Iacocca Says He Considered Bid for Chrysler


Chrysler Chairman Lee A. Iacocca, one of the nation’s most outspoken critics of Wall Street’s obsession with mergers, acquisitions and junk bonds, now acknowledges that he considered mounting a management-led leveraged buyout of Chrysler earlier this year.

Iacocca said he and other top executives at Chrysler “kibitzed” about the possibility of taking Chrysler private through a leveraged buyout, but eventually rejected the idea for fear of burdening the auto maker with too much debt.

In the past, Iacocca has always lambasted the very idea of leveraged buyouts, arguing that they were endangering American competitiveness by burdening companies with too much debt.

“I believe that merger madness has gotten out of hand,” Iacocca wrote in his column, syndicated by the Los Angeles Times, in 1985. “Hostile takeovers, leveraged buyouts and junk bonds are hardly the kinds of things that propelled us to greatness.”


Yet in an interview published Monday with Automotive News, an industry trade journal, Iacocca suggested that while he has rejected the idea for now, “there is always a possibility” of a buyout in the future. “But it would have to be done in such a way that you didn’t burden the future of the company with a lot of debt. If you could do it with bank credit, not junk bonds,” it might succeed, he added.

Yet the very nature of a leveraged buyout requires the addition of massive amounts of debt to a company’s balance sheet. And automotive analysts warned Monday that a buyout at Chrysler, given the company’s declining financial health in the face of ever-fiercer Japanese competition, could prove disastrous for its long-term outlook.

“The fact of the matter is that cyclical companies are not real good risks for leveraged buyouts,” said Maryann Keller, automotive analyst with Furman, Selz, Mager, Dietz & Birney. “You make one wrong assumption on earnings and then you can’t cover your interest payments.

“And there is no more cyclical industry than autos.”

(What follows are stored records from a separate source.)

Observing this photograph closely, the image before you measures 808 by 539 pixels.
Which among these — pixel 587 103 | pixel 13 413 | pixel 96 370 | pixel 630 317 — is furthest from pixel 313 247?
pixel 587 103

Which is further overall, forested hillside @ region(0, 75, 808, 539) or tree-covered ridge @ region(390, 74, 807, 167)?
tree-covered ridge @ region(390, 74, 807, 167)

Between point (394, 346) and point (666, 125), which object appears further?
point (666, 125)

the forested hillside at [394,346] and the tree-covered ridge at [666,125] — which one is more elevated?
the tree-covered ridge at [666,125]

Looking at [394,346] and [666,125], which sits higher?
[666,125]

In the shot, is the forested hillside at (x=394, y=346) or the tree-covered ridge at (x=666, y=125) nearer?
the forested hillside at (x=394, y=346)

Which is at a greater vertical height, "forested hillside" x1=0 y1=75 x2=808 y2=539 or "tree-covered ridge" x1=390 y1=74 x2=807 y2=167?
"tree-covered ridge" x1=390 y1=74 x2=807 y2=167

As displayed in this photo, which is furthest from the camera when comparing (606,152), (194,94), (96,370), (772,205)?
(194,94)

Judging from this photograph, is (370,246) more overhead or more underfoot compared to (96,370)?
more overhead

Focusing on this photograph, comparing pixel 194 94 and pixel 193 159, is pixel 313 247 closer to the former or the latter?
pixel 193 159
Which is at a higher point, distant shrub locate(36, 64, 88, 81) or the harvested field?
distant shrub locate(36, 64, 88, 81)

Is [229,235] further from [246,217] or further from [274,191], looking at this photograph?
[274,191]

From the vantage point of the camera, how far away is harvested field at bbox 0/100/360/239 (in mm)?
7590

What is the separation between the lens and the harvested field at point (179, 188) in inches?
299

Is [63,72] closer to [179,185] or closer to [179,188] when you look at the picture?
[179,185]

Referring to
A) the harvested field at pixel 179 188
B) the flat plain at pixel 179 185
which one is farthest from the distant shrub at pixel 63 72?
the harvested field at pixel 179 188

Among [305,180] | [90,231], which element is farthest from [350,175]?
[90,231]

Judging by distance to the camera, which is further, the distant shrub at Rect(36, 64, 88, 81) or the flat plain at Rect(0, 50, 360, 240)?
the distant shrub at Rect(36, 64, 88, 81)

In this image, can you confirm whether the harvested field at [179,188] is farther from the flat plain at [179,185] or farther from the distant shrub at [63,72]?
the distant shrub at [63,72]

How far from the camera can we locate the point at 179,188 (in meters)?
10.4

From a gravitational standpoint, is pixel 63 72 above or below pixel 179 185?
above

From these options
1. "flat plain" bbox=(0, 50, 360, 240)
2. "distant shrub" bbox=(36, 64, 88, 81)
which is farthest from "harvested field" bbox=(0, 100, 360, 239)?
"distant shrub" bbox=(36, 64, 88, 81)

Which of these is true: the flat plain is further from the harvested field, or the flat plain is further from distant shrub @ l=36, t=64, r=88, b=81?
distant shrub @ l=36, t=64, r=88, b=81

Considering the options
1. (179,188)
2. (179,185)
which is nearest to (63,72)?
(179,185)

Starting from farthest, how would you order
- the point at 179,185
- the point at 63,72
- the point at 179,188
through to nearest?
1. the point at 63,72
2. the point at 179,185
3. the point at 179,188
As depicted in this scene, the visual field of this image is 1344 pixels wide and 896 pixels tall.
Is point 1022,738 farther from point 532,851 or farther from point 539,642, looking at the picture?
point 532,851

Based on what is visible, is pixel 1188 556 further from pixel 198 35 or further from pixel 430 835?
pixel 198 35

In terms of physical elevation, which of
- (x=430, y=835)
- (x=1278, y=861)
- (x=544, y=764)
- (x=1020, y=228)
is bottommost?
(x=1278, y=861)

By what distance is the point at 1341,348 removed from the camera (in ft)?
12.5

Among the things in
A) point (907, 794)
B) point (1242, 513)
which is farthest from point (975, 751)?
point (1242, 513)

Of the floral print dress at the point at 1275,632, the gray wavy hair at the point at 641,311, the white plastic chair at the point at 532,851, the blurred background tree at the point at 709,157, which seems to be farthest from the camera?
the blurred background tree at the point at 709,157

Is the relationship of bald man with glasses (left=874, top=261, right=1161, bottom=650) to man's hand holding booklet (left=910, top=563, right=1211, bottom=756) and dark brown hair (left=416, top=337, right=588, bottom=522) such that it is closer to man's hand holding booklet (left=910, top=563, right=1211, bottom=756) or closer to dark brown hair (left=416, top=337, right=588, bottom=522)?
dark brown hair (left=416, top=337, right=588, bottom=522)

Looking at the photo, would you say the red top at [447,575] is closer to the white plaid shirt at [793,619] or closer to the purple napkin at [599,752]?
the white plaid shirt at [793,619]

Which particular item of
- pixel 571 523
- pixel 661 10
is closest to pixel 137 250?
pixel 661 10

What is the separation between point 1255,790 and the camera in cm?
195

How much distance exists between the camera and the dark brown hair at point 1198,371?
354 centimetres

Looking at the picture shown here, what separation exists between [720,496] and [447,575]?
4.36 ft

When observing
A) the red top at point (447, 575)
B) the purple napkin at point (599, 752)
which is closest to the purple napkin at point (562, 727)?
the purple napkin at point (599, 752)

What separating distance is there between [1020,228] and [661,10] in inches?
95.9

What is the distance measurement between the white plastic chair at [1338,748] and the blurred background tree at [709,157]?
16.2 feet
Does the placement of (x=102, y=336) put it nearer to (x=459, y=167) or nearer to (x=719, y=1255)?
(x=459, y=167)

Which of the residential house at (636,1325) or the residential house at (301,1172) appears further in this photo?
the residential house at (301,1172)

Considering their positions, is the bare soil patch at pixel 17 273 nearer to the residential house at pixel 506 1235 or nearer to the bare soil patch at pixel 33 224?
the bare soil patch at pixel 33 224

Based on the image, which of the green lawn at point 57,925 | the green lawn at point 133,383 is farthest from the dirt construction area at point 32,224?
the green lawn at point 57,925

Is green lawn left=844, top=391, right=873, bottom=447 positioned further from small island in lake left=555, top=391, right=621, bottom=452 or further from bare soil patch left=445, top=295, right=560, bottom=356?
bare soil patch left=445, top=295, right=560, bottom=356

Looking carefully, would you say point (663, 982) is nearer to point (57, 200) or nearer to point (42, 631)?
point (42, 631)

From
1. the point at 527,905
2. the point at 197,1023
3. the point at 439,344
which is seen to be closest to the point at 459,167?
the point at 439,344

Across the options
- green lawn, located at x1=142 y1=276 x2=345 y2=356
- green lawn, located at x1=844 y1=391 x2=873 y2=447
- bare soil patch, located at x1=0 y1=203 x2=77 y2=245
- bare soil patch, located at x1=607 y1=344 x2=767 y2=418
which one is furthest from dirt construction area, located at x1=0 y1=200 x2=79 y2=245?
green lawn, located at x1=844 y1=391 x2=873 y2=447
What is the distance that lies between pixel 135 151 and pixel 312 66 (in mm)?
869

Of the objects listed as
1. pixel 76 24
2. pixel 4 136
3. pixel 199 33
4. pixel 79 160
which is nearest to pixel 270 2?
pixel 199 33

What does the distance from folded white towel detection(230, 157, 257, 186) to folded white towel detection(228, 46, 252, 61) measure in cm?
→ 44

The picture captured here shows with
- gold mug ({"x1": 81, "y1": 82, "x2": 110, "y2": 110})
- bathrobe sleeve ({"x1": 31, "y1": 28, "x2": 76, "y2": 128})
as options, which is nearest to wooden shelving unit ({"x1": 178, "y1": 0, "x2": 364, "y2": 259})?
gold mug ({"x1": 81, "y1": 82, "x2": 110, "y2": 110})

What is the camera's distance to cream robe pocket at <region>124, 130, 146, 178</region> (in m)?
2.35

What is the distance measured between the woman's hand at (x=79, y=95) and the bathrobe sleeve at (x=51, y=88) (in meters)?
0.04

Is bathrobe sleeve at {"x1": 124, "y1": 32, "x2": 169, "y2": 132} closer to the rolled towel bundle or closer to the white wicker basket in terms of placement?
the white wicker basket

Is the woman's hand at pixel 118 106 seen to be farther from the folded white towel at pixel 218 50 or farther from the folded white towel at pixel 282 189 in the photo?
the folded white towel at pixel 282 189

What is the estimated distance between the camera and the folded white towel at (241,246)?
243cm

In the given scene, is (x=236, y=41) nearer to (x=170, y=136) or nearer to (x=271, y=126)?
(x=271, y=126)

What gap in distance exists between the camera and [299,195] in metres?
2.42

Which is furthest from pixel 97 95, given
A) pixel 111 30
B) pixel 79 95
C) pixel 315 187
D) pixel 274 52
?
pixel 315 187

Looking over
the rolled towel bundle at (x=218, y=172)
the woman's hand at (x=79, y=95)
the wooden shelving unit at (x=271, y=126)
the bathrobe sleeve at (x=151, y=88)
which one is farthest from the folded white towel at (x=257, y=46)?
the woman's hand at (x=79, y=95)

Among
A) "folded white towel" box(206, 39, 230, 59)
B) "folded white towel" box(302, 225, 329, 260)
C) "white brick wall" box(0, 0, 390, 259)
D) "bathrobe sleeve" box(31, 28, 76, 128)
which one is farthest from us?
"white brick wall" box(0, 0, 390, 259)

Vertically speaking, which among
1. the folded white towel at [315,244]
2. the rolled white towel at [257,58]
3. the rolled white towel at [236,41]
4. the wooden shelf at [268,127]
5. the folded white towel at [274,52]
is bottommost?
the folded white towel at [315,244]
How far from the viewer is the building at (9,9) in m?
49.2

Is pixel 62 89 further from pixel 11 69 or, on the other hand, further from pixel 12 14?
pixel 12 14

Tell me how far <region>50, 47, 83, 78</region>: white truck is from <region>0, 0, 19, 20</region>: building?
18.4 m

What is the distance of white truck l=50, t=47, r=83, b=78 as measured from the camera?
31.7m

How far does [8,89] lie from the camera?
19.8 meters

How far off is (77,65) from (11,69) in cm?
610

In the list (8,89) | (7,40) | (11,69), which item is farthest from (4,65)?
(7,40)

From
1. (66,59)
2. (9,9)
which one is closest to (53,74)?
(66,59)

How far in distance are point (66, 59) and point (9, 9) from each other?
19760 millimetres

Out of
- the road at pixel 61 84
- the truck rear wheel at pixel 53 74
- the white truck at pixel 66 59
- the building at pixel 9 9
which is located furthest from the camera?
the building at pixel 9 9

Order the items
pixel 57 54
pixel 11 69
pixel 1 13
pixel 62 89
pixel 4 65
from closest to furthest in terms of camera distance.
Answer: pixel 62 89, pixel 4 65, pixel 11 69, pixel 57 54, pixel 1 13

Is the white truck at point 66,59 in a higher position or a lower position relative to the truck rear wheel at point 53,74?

Given the number of leveraged buyouts that have soured in recent months as the economy has softened, Wall Street might not be in the mood for taking Chrysler private anyway, Keller added.

“You might have been able to do it three years ago, when the auto industry was riding high, and leveraged buyouts were riding high,” she added. “But you could never carry it off in the present climate.

“Competition in the auto industry is too fierce, and there have been enough buyouts that have gone bad to frighten people off.”

But the fact that Iacocca, the nation’s best-known advocate of the need for America to remain competitive in manufacturing, would consider leading a leveraged buyout indicates just how lucrative and tempting they can be. Iacocca’s management team would stand to make millions through such a deal.

Still, Iacocca defended the idea by arguing that “when management has a piece” of a company, it tends to operate the firm more efficiently.

Yet he also admitted that the interest costs would add a heavy burden that would be hard to overcome.

“But can I do it, can I get the hundreds of millions out (of the cost structure of the company) to offset what I’ve got to pay extra to all the junk bond artists? It may be a loser. So I don’t think it is that simple.”